Fort Laramie served as a military post in the western Indian wars, and was the place where important treaties were signed between the US government and the Cheyenne, Sioux, Arapaho, Crow, Assiniboine, Mandan, Hidatsa, and Arikara Nations.
The aerial footage in this video shows the landscape in a way that is not easily seen from the ground. It reveals the expansive landscape of the American West, which is very impressive and ruggedly beautiful.
At the deep ruts in Guernsey, Wyoming wagons going west traveled in single file over the sandstone surface gouging ruts ranging from 2 to 6 feet deep and no wider than the width of a wagon.
This is a huge granite boulder where travelers left their names – about 5,000 of them – painted in axle grease and chiseled into the stone. 170 years later a few names, especially the chiseled names, remain readable.
Devil’s Gate is a geologic formation that is 400 feet high, 300 feet wide at the top and 30 feet wide at the bottom through which the Sweetwater River flows. It was a curiosity to the emigrants.
Traveling over South Pass is the main route to the west through the Rockies for most of the emigrants, and at its summit is the Continental Divide. The wheel markings from the travelers’ wagons remain visible yet today in the hard packed soil.
Eighteen miles west of South Pass, the emigrants came to the first of several decision points on the road to California.
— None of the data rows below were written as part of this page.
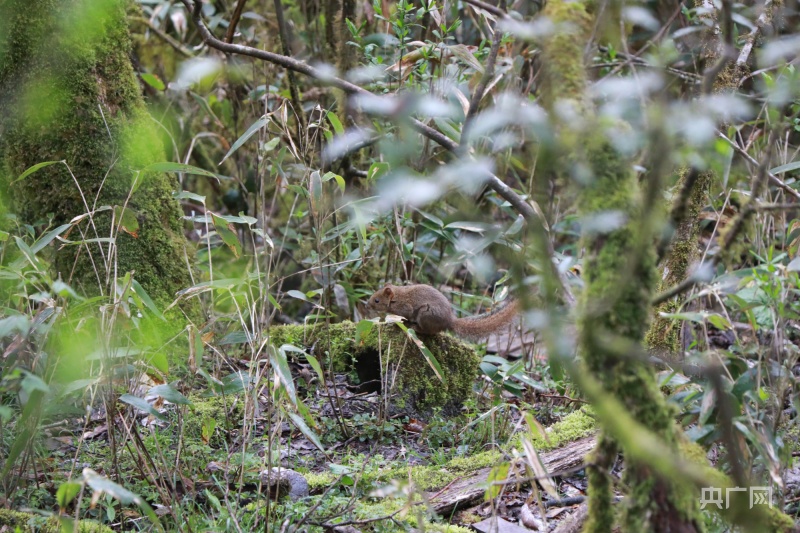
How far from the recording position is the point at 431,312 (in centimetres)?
420

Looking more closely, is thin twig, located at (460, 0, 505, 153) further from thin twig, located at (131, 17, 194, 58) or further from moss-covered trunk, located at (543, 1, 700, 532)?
thin twig, located at (131, 17, 194, 58)

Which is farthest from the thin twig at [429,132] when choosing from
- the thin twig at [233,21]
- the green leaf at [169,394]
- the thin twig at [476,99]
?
the green leaf at [169,394]

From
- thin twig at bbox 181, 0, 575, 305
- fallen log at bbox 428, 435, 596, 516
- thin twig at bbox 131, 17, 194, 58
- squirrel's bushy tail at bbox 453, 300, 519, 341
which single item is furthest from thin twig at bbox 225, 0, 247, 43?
thin twig at bbox 131, 17, 194, 58

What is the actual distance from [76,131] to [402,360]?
194 centimetres

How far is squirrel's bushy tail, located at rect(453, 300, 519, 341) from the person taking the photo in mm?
4191

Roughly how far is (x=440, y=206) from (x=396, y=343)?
1.60 metres

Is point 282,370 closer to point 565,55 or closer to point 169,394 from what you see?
point 169,394

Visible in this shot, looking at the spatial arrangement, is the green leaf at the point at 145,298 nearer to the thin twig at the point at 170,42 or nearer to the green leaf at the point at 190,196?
the green leaf at the point at 190,196

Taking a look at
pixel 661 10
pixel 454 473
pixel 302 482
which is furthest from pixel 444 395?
pixel 661 10

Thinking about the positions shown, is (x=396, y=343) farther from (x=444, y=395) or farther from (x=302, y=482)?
(x=302, y=482)

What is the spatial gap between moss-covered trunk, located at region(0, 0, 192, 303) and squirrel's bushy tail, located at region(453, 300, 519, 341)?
1.72 metres

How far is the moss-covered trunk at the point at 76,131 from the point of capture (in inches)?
134

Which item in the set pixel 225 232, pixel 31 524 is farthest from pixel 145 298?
pixel 31 524

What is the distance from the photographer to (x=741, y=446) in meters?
2.05
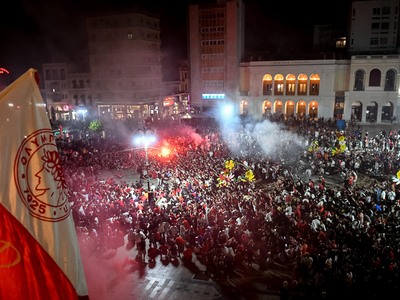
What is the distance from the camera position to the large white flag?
129 inches

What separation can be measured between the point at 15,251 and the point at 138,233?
10.2 metres

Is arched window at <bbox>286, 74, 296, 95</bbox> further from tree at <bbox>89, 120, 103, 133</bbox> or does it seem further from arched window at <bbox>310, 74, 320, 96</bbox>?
tree at <bbox>89, 120, 103, 133</bbox>

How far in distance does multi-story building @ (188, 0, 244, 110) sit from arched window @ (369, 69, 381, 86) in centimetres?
1778

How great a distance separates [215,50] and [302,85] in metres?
13.7

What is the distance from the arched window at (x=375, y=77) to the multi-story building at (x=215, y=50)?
58.3ft

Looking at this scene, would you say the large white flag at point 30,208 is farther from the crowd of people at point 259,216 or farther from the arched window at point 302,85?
the arched window at point 302,85

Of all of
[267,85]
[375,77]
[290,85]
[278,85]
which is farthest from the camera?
[267,85]

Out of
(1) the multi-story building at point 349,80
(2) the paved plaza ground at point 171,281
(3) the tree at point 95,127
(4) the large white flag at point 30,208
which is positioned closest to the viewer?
(4) the large white flag at point 30,208

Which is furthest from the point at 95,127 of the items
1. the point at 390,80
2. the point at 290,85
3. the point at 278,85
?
the point at 390,80

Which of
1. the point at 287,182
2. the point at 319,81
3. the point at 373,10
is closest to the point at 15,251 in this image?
the point at 287,182

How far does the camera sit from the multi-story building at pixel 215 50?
52.1 m

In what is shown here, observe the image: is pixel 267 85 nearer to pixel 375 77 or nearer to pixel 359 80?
pixel 359 80

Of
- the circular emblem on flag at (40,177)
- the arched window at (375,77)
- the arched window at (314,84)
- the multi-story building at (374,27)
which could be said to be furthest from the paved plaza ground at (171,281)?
the multi-story building at (374,27)

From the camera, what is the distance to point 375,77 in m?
46.0
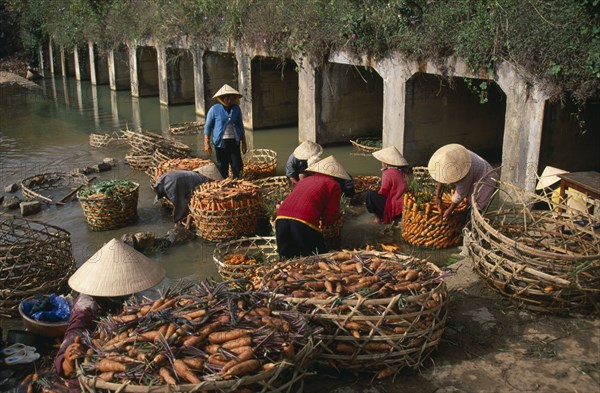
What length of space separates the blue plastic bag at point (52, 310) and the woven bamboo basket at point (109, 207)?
9.18ft

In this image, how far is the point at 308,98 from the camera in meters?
13.2

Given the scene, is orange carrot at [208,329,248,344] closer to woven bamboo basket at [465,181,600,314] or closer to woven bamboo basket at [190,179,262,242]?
woven bamboo basket at [465,181,600,314]

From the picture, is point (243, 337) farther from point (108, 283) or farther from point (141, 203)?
point (141, 203)

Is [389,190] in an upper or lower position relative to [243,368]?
lower

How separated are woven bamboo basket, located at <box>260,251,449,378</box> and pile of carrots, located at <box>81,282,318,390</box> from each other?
202mm

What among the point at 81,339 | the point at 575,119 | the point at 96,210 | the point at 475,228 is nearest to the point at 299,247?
the point at 475,228

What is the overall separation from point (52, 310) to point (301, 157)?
396 cm

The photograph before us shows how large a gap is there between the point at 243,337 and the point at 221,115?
6.47 metres

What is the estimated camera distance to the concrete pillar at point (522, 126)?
8.43 meters

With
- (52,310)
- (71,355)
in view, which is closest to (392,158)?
(52,310)

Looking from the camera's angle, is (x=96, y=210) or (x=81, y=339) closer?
(x=81, y=339)

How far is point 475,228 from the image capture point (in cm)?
483

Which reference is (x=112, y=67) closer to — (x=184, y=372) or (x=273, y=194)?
(x=273, y=194)

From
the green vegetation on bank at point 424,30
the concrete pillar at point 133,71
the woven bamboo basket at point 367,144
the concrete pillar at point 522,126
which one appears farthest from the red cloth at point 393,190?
the concrete pillar at point 133,71
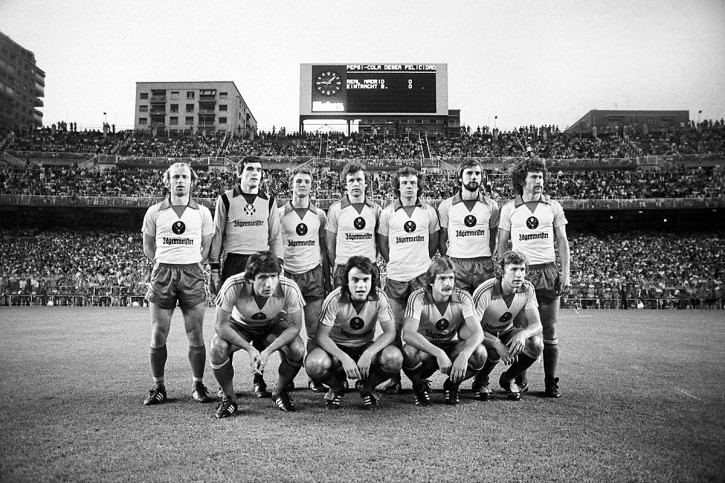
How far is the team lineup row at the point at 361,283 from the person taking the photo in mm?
4715

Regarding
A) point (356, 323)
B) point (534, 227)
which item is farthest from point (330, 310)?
point (534, 227)

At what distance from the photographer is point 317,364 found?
4.65 metres

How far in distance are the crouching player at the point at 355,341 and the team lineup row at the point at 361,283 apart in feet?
0.04

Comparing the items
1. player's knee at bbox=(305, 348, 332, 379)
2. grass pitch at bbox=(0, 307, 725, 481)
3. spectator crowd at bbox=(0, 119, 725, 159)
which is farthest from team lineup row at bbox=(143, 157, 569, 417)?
spectator crowd at bbox=(0, 119, 725, 159)

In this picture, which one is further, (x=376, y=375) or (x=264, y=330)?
(x=264, y=330)

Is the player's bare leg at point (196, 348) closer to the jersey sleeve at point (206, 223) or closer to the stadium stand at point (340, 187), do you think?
the jersey sleeve at point (206, 223)

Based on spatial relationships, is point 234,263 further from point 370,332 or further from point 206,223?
point 370,332

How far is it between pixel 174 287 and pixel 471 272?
3287 millimetres

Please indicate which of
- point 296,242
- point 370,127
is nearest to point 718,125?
point 296,242

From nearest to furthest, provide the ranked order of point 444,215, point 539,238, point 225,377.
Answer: point 225,377, point 539,238, point 444,215

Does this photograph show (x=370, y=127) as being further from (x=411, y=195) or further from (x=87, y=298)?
(x=411, y=195)

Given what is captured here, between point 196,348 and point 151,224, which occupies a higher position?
point 151,224

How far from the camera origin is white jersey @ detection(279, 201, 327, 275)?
230 inches

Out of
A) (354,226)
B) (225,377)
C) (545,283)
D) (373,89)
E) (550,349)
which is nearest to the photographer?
(225,377)
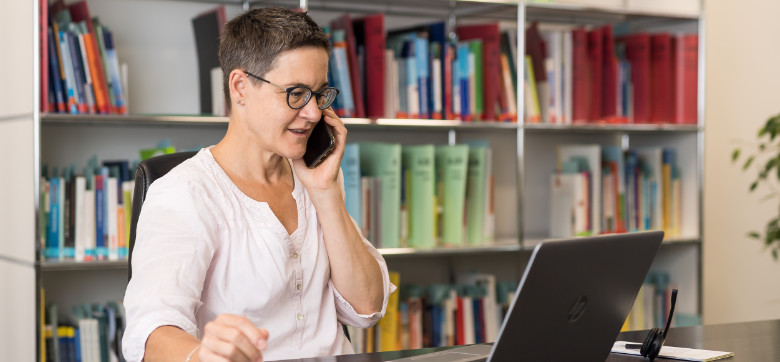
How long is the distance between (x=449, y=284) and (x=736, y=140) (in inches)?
57.4

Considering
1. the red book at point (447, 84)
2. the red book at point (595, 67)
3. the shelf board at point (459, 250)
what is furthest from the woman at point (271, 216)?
the red book at point (595, 67)

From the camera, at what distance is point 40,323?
258cm

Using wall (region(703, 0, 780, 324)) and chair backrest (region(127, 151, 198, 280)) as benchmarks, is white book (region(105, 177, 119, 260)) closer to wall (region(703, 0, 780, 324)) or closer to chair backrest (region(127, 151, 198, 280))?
chair backrest (region(127, 151, 198, 280))

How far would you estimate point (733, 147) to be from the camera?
3.97 meters

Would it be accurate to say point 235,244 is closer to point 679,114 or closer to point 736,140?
point 679,114

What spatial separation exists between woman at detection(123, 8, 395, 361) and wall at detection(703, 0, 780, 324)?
259 centimetres

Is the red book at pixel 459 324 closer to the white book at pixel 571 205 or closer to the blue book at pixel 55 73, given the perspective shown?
the white book at pixel 571 205

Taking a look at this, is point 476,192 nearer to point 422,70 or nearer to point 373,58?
point 422,70

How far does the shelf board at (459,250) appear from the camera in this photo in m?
3.07

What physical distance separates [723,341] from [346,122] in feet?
5.16

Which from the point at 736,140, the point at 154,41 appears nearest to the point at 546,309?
the point at 154,41

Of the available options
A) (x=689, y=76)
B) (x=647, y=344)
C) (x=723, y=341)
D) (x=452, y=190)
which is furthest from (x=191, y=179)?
(x=689, y=76)

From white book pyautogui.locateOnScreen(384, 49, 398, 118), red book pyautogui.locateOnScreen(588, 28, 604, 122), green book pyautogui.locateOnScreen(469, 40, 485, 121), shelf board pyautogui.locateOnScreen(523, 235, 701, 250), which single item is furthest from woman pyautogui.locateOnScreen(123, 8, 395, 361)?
red book pyautogui.locateOnScreen(588, 28, 604, 122)

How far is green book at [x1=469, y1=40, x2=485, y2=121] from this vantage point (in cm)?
331
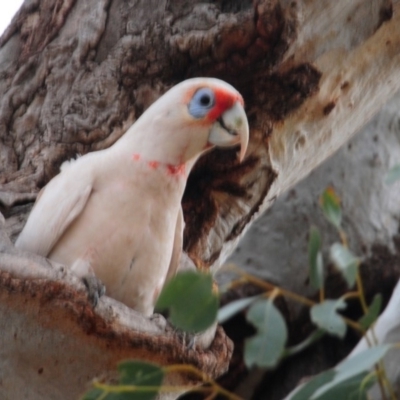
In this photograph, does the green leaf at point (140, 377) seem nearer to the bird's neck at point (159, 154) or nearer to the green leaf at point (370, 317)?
the green leaf at point (370, 317)

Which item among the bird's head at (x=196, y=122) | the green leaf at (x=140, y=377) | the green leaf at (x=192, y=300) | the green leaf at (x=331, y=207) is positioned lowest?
the bird's head at (x=196, y=122)

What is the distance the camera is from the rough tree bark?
2.21 metres

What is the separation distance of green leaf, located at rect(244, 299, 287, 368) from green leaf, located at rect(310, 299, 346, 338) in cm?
4

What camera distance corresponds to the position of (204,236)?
2.37 m

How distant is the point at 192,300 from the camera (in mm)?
1021

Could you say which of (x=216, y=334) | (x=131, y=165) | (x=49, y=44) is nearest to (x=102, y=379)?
(x=216, y=334)

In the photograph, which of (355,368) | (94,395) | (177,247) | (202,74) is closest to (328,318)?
(355,368)

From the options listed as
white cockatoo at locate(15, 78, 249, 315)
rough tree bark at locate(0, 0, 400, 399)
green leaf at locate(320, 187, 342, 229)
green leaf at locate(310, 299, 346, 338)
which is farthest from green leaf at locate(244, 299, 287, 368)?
rough tree bark at locate(0, 0, 400, 399)

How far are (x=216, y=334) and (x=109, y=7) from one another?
0.98 meters

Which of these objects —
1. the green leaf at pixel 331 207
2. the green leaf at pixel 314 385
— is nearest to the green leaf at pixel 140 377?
the green leaf at pixel 314 385

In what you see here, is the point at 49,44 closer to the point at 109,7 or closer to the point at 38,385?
the point at 109,7

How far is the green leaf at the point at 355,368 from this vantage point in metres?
0.92

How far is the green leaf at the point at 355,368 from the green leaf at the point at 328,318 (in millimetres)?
36

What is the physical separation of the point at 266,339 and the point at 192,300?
109mm
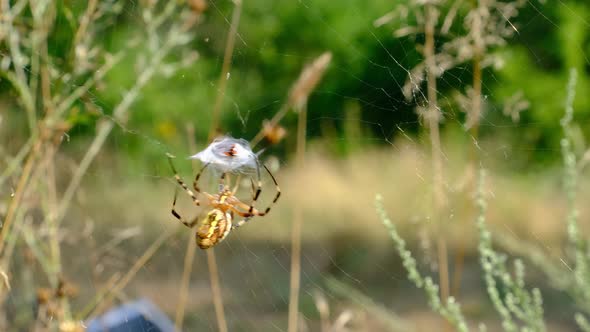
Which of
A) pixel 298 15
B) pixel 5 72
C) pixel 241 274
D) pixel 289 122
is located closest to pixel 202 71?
pixel 298 15

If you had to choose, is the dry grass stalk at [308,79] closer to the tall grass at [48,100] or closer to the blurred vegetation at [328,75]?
the tall grass at [48,100]

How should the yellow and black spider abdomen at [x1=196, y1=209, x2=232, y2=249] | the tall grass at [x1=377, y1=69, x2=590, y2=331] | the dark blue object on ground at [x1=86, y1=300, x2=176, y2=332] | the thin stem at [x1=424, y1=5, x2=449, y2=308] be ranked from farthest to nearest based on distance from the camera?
the dark blue object on ground at [x1=86, y1=300, x2=176, y2=332] < the yellow and black spider abdomen at [x1=196, y1=209, x2=232, y2=249] < the thin stem at [x1=424, y1=5, x2=449, y2=308] < the tall grass at [x1=377, y1=69, x2=590, y2=331]

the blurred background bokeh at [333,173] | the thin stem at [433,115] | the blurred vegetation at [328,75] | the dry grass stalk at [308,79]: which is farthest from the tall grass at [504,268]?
the blurred vegetation at [328,75]

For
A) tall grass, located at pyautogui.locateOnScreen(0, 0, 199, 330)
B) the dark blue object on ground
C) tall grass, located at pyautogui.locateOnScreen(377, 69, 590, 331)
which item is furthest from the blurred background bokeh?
tall grass, located at pyautogui.locateOnScreen(377, 69, 590, 331)

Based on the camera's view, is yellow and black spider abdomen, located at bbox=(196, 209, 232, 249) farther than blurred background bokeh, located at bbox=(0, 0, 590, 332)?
No

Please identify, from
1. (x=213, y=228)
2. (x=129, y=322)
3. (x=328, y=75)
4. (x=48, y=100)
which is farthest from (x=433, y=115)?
(x=328, y=75)

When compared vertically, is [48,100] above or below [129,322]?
above

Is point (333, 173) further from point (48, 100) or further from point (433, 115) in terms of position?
point (433, 115)

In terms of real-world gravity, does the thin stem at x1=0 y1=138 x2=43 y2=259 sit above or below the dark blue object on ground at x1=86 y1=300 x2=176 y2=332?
above

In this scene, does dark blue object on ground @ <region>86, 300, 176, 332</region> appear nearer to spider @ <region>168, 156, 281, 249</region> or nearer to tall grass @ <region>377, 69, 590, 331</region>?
spider @ <region>168, 156, 281, 249</region>
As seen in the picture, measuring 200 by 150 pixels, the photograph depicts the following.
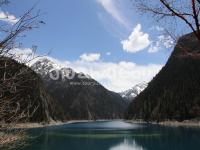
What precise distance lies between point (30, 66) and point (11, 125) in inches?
51.4

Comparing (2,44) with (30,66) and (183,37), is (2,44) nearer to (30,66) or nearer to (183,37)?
(30,66)

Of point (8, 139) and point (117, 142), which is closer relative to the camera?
point (8, 139)

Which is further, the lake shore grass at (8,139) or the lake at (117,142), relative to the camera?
the lake at (117,142)

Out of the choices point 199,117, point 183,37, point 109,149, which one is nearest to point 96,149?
point 109,149

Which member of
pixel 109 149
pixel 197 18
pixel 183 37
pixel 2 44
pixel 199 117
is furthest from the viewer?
pixel 199 117

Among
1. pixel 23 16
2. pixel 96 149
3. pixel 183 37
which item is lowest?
pixel 96 149

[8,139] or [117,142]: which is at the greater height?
[8,139]

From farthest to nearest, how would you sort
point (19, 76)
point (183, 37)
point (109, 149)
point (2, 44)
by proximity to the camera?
point (109, 149), point (183, 37), point (19, 76), point (2, 44)

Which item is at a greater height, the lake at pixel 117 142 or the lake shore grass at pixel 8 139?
the lake shore grass at pixel 8 139

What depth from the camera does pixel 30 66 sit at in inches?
262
John and Jake chose the Sublette’s Cutoff which traversed the 40 Mile Desert.
A dangerous challenge was crossing the Green River, a north-south barrier to the east-west route of the California-Oregon Trail and a formidable obstacle. Every emigrant had to cross it in some manner.
Once past the Green River to the west, the trail routes became more complicated. John and Jake took the Ham’s Fork route and used a wagon bed to ferry across the Ham’s River.
After leaving the Sublette Cutoff, and before starting on the Hudspeth Cutoff at Soda Springs, Idaho, John and Jake, passed many places with interesting names like Thomas Fork, Big Hill, and Pegleg Smith’s Trading Post.
Traveling on the Fort Hall Road (the more established California-Oregon Trail route), or traveling on Hudspeth’s Cutoff took about the same amount of time as the emigrants eventually discovered.
The Raft River is usually dry for much of the year since it exists only for runoff from snow-melt. They are traveling across very difficult terrain between the eastern edge of the Great Basin and to the west of the Great Salt Lake.
The “Mary’s”, or the “Humboldt River”, is the 4th largest river in the west with no outlet to the ocean. In fact, it eventually disappears into the ground at the Humboldt Sink in the Great Basin.
John and Jake are in the area of the American West called the Great Basin. It is an area generally bounded on the east by the Wasatch Mountains in Utah, and on the west by the Sierra Nevada and the Cascade Mountains.
John and Jake have just crossed the Humboldt River probably a few miles to the west of today’s Wells, Nevada, and he makes his last diary entry in an angry outburst.